[Records from a data source]
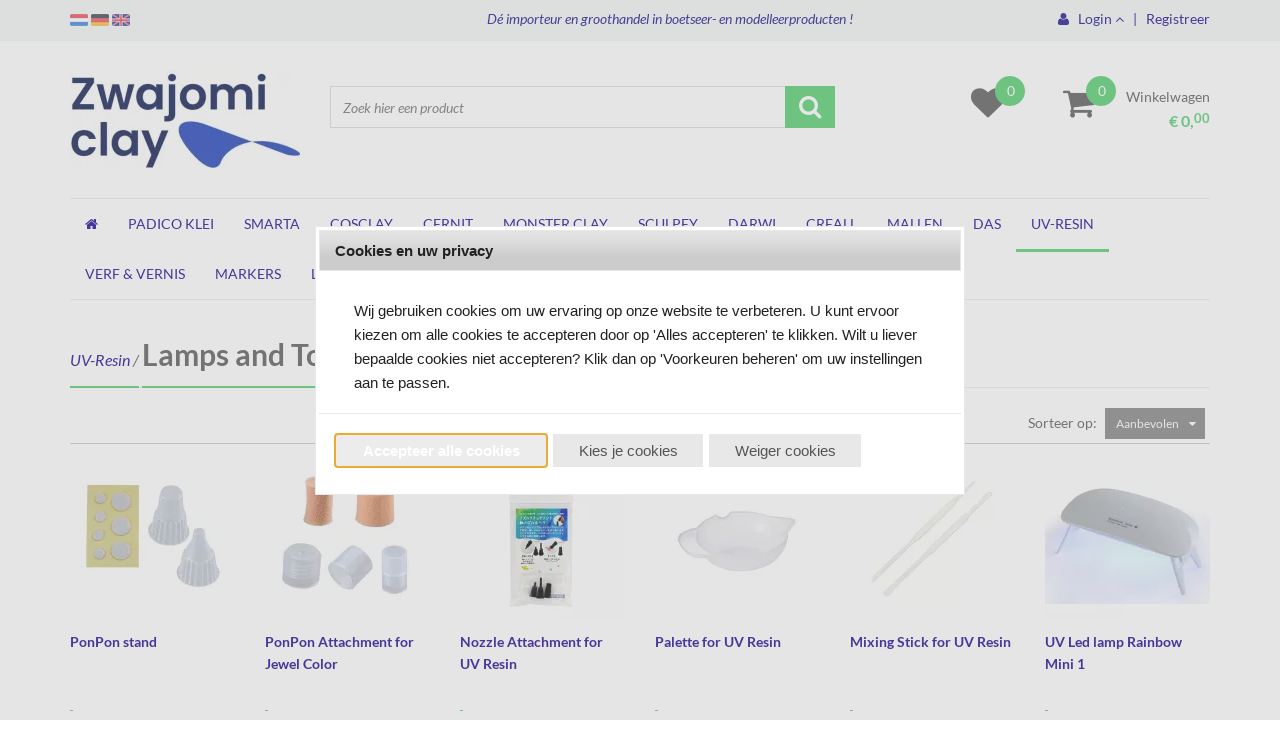

--- FILE ---
content_type: application/javascript
request_url: https://zwajomi.com/Files/7/107000/107045/Protom/3040920/Scripts.parsed_180.js
body_size: 670
content:
$(document).ready(function(){$('.martoni-top-icon').on('click',function(){$('html, body').animate({scrollTop:0},800);return!1});$('.martoni-login-collapse').on('click',function(){$('.martoni-login-topbar').stop().slideToggle('fast')});$('.navbar-nav li').each(function(){var id=this.id;var $match=$('.martoni-active-checker[id*="'+id+'"]');if($match.length){$(this).addClass('active');return!1}});if($('.TotalCount').html()==='0'){$('#QuotationCount').hide()}
function matchTheHeights(){$('.martoni-product-item .price-block').matchHeight()}
matchTheHeights();$(document).on('click','.c-quantity-btns *',function(e){e.preventDefault()});$(document).on('click','.c-quantity-btns .plus',function(e){const inputElement=$(e.currentTarget).prev();const currentValue=parseFloat(inputElement.val());const maximumValue=parseFloat(inputElement.attr('max'));const decimalAmount=parseInt(inputElement.data('decimals')??0);const step=1.0/Math.pow(10,decimalAmount);const newValue=parseFloat(currentValue+step).toFixed(decimalAmount);if(newValue<=maximumValue||!maximumValue){inputElement.val(newValue);$(e.currentTarget).closest('.c-order-btn').find('.hook_AddProductToCart').attr('data-quantity',newValue)}});$(document).on('click','.c-quantity-btns .minus',function(e){const inputElement=$(e.currentTarget).next();const currentValue=parseFloat(inputElement.val());const minimumValue=parseFloat(inputElement.attr('min'));const decimalAmount=parseInt(inputElement.data('decimals')??0);const step=1.0/Math.pow(10,decimalAmount);const newValue=parseFloat(currentValue-step).toFixed(decimalAmount);if(newValue>=minimumValue||!minimumValue){inputElement.val(newValue);$(e.currentTarget).closest('.c-order-btn').find('.hook_AddProductToCart').attr('data-quantity',newValue)}});$(document).on('change','.c-quantity-btns > input',function(e){const inputElement=$(e.currentTarget);const currentValue=parseFloat(inputElement.val());const minimumValue=parseFloat(inputElement.attr('min'));const decimalAmount=parseInt(inputElement.data('decimals')??0);let newValue=parseFloat(currentValue).toFixed(decimalAmount);if(minimumValue&&newValue<minimumValue){inputElement.val(minimumValue);newValue=minimumValue}
$(this).closest('.c-order-btn').find('.hook_AddProductToCart').attr('data-quantity',parseFloat(newValue))})});$(document).on('click','.martoni-wishlist',function(){var btn=$(this);var clickHandler=btn[0].onclick;btn[0].onclick=!1;if($('#page-ma').length){WishlistIconToggleTab()}else{clickHandler.call(this,event)}})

WORK REQUIRED -> Because the pictures are not wanted, retype every record exactly without them.

TASK RESULT ->
--- FILE ---
content_type: application/javascript
request_url: https://zwajomi.com/Files/7/107000/107045/Protom/3040920/Scripts.parsed_180.js
body_size: 670
content:
$(document).ready(function(){$('.martoni-top-icon').on('click',function(){$('html, body').animate({scrollTop:0},800);return!1});$('.martoni-login-collapse').on('click',function(){$('.martoni-login-topbar').stop().slideToggle('fast')});$('.navbar-nav li').each(function(){var id=this.id;var $match=$('.martoni-active-checker[id*="'+id+'"]');if($match.length){$(this).addClass('active');return!1}});if($('.TotalCount').html()==='0'){$('#QuotationCount').hide()}
function matchTheHeights(){$('.martoni-product-item .price-block').matchHeight()}
matchTheHeights();$(document).on('click','.c-quantity-btns *',function(e){e.preventDefault()});$(document).on('click','.c-quantity-btns .plus',function(e){const inputElement=$(e.currentTarget).prev();const currentValue=parseFloat(inputElement.val());const maximumValue=parseFloat(inputElement.attr('max'));const decimalAmount=parseInt(inputElement.data('decimals')??0);const step=1.0/Math.pow(10,decimalAmount);const newValue=parseFloat(currentValue+step).toFixed(decimalAmount);if(newValue<=maximumValue||!maximumValue){inputElement.val(newValue);$(e.currentTarget).closest('.c-order-btn').find('.hook_AddProductToCart').attr('data-quantity',newValue)}});$(document).on('click','.c-quantity-btns .minus',function(e){const inputElement=$(e.currentTarget).next();const currentValue=parseFloat(inputElement.val());const minimumValue=parseFloat(inputElement.attr('min'));const decimalAmount=parseInt(inputElement.data('decimals')??0);const step=1.0/Math.pow(10,decimalAmount);const newValue=parseFloat(currentValue-step).toFixed(decimalAmount);if(newValue>=minimumValue||!minimumValue){inputElement.val(newValue);$(e.currentTarget).closest('.c-order-btn').find('.hook_AddProductToCart').attr('data-quantity',newValue)}});$(document).on('change','.c-quantity-btns > input',function(e){const inputElement=$(e.currentTarget);const currentValue=parseFloat(inputElement.val());const minimumValue=parseFloat(inputElement.attr('min'));const decimalAmount=parseInt(inputElement.data('decimals')??0);let newValue=parseFloat(currentValue).toFixed(decimalAmount);if(minimumValue&&newValue<minimumValue){inputElement.val(minimumValue);newValue=minimumValue}
$(this).closest('.c-order-btn').find('.hook_AddProductToCart').attr('data-quantity',parseFloat(newValue))})});$(document).on('click','.martoni-wishlist',function(){var btn=$(this);var clickHandler=btn[0].onclick;btn[0].onclick=!1;if($('#page-ma').length){WishlistIconToggleTab()}else{clickHandler.call(this,event)}})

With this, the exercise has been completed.